In 1948 Borduas published a collective manifesto called the Refus global, an important document in the cultural history of Quebec and a declaration of artistic independence and the need for expressive freedoms.
Stylistically, it is worth noting that in accordance with the “revolutionary” attitude of the group, all the participants had a completely different artistic approach.
Although the group dispersed soon after the manifesto was published, the movement continues to have influence, and may be considered a forerunner of Quebec’s so-called Quiet Revolution.
Some of the best known alumni have now become extremely collectable on the global art market. Works by Borduas, Riopelle and Ferron can now fetch hundreds of thousands of dollars at auction and are part of some of the world’s major museum collections.
The 1960s saw the emergence of several important local developments in dialogue with international trends.
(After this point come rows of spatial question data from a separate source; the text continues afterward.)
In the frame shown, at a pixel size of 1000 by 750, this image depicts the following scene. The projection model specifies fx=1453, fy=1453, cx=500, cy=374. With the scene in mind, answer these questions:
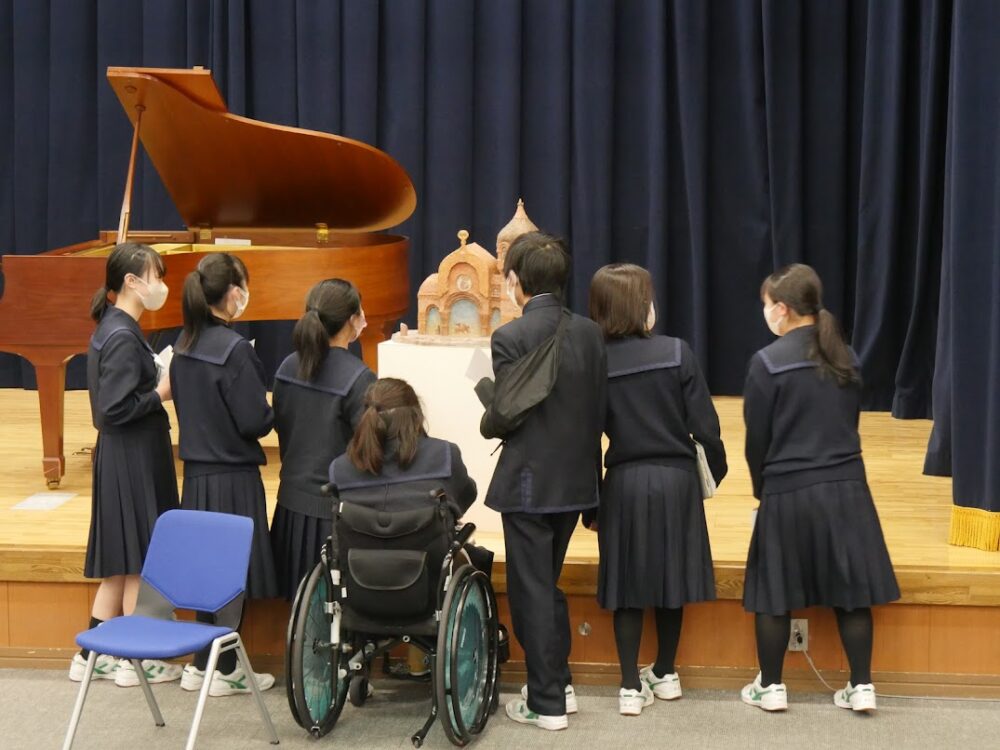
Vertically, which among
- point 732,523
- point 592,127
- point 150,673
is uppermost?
point 592,127

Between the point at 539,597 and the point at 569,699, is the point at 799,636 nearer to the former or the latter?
the point at 569,699

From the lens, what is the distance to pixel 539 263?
4000 mm

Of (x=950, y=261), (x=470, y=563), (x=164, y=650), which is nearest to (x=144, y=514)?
(x=164, y=650)

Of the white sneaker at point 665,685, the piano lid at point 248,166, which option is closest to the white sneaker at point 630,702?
the white sneaker at point 665,685

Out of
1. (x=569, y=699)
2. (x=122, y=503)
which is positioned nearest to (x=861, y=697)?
(x=569, y=699)

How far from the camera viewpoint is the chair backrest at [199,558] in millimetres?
3979

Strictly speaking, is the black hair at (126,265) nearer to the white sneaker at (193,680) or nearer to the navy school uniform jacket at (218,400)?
the navy school uniform jacket at (218,400)

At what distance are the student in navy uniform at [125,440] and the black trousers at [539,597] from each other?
1.16m

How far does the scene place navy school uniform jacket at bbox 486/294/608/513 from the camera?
3979 millimetres

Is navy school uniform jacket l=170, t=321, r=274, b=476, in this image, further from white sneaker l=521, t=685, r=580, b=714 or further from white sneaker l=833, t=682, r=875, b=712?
white sneaker l=833, t=682, r=875, b=712

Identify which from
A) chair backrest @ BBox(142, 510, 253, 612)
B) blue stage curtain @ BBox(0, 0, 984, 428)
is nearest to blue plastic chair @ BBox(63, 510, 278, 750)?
chair backrest @ BBox(142, 510, 253, 612)

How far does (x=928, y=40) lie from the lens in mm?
7289

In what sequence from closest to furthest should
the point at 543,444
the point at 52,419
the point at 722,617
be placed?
the point at 543,444
the point at 722,617
the point at 52,419

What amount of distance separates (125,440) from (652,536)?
1.63 metres
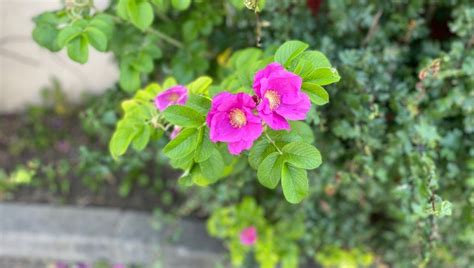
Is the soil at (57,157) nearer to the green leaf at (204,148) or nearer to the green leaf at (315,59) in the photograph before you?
the green leaf at (204,148)

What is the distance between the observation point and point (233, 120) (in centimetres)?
106

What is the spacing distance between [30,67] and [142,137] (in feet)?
6.55

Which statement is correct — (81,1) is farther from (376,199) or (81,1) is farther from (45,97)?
(45,97)

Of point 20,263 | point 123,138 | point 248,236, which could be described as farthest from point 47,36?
point 20,263

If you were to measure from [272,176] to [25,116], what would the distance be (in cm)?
246

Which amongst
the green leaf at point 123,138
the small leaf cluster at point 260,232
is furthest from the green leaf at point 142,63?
the small leaf cluster at point 260,232

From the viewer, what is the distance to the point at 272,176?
113cm

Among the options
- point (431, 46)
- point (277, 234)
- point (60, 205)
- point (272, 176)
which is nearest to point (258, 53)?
point (272, 176)

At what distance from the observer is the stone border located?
98.6 inches

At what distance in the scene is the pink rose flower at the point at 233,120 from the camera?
41.5 inches

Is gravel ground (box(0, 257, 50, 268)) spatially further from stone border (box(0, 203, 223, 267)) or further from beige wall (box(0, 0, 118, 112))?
beige wall (box(0, 0, 118, 112))

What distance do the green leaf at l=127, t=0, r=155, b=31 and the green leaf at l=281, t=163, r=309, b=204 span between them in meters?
0.61

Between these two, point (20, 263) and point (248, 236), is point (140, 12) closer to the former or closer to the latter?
point (248, 236)

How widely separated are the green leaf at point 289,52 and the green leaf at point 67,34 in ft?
1.94
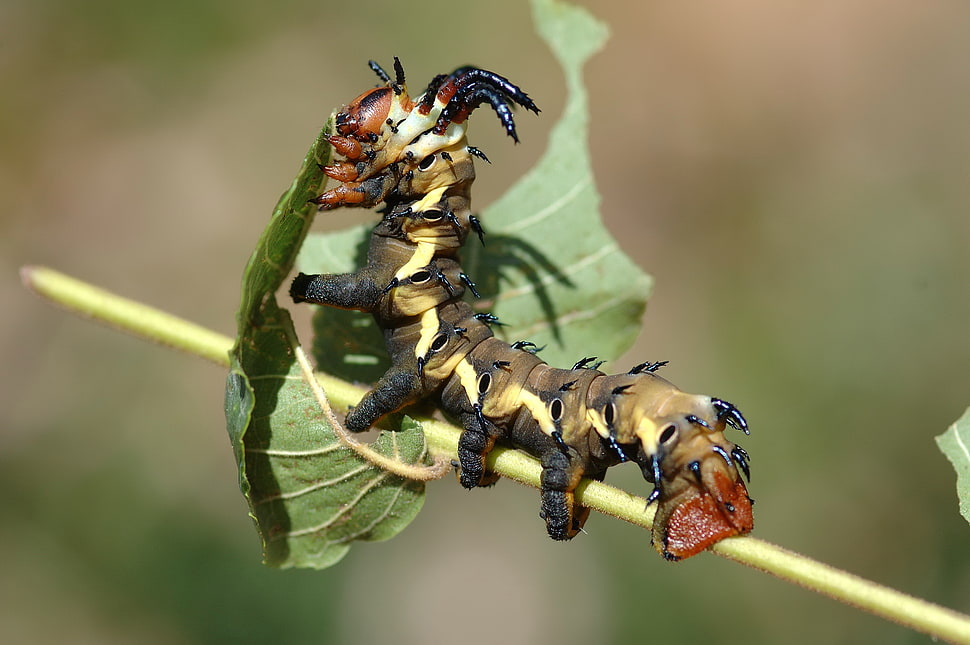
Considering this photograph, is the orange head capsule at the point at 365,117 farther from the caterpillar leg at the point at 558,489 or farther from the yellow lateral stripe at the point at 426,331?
the caterpillar leg at the point at 558,489

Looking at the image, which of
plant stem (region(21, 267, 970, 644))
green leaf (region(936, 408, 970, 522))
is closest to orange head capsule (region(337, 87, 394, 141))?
plant stem (region(21, 267, 970, 644))

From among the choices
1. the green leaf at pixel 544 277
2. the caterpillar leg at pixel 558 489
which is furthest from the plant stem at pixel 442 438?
the green leaf at pixel 544 277

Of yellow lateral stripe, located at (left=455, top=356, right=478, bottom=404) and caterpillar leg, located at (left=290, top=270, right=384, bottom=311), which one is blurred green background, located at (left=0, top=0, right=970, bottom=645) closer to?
yellow lateral stripe, located at (left=455, top=356, right=478, bottom=404)

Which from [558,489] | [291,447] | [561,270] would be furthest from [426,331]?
[561,270]

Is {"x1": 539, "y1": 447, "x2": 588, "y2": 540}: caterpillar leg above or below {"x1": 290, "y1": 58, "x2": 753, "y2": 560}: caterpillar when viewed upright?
below

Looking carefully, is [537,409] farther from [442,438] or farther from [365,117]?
[365,117]

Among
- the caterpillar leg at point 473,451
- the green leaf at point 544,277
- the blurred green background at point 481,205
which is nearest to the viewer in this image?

In Vancouver, Ian Wallacewas particularly influential in nurturing this dialogue through his teaching and exchange programs at Emily Carr University of Art and Design (formerly the Vancouver School of Art), and visits from influential figures such as Lucy Lippard and Robert Smithson exposed younger artists to conceptual art.
In Toronto, Spadina Avenue became a hotspot for a loose affiliation of artists, notably Gordon Rayner, Graham Coughtry, and Robert Markle, who came to define the “Toronto look.”
In Quebec, faithful to the province’s iconoclastic tradition, the 1950s and 1960s mark the emergence of artists such as Fernand Leduc, Claude Tousignant, Cosic, Guido Molinari and other who will leave their mark by their innovative approach very much in sync with the rest of the planet.
In the new millennium, as is the case everywhere, art has become so much more than painting. Performance art, photography and other multimedia endeavours are now the norm while painting, in its many guise, remains as healthy as ever.